* **Data section**
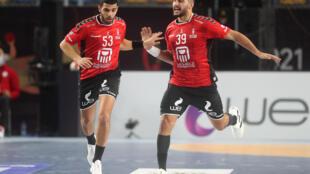 لاعب المنتخب المصري يحيى الدرع (يمين) يحتفل بهزه شباك تشيلي في المباراة الافتتاحية لكأس العالم في كرة اليد في القاهرة في 13 كانون الثاني/يناير 2021.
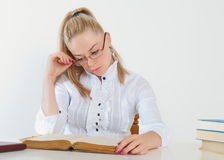 Schönes Mädchen mit Gläsern ein Buch lesend Lizenzfreie Stockbilder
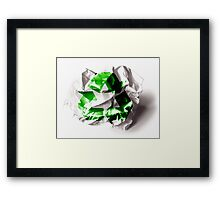 Recycle sign on torn paper background Framed Print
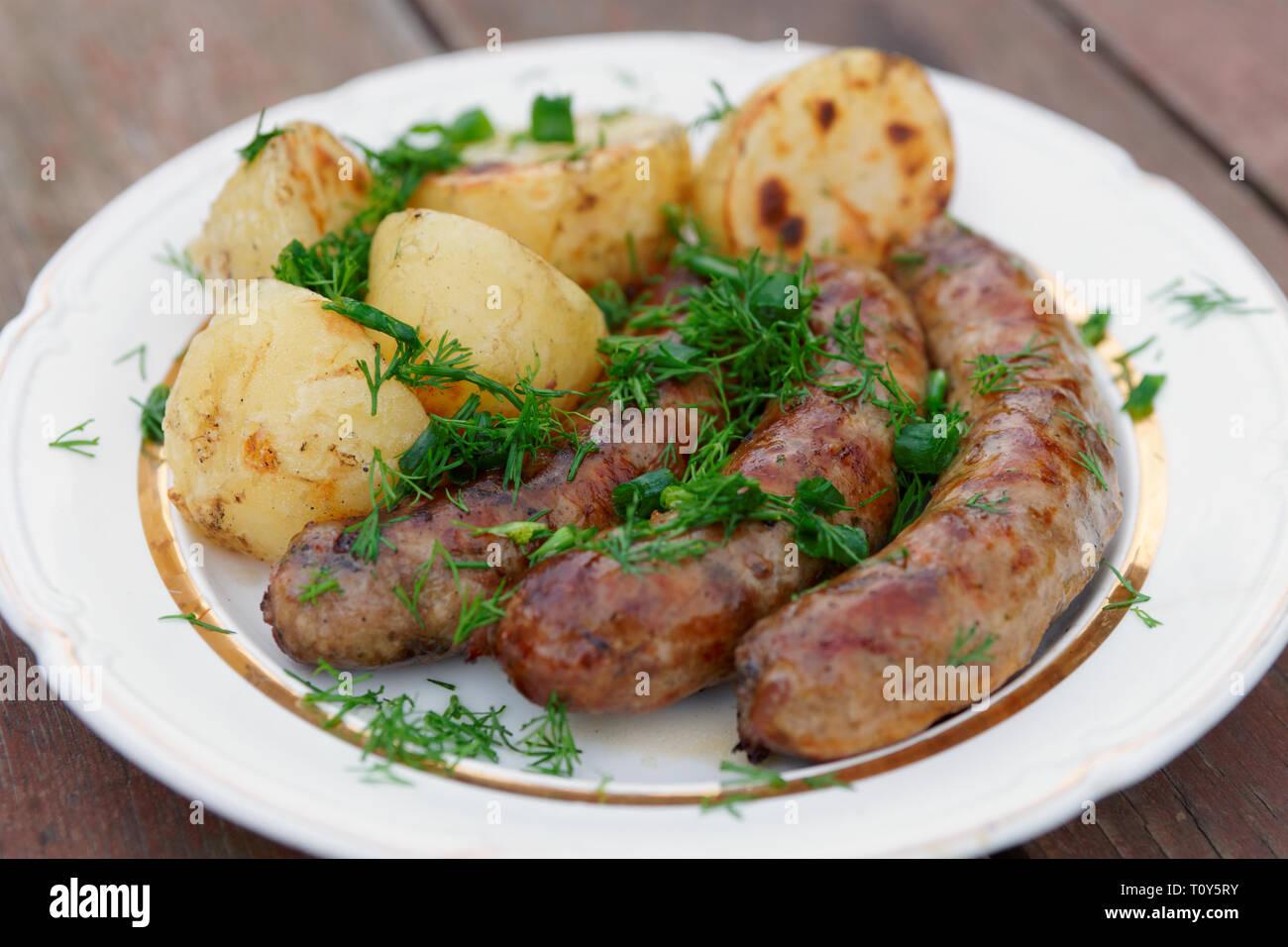 Saucisses grillées et de pommes de terre sur la plaque, close-up Banque D'Images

* **Exercise aim**
Give the lines from the one containing "Schönes Mädchen mit" through the final line of the material again, exactly and in full, but without pictures.

* **Task result**
 Schönes Mädchen mit Gläsern ein Buch lesend Lizenzfreie Stockbilder
 Recycle sign on torn paper background Framed Print
 Saucisses grillées et de pommes de terre sur la plaque, close-up Banque D'Images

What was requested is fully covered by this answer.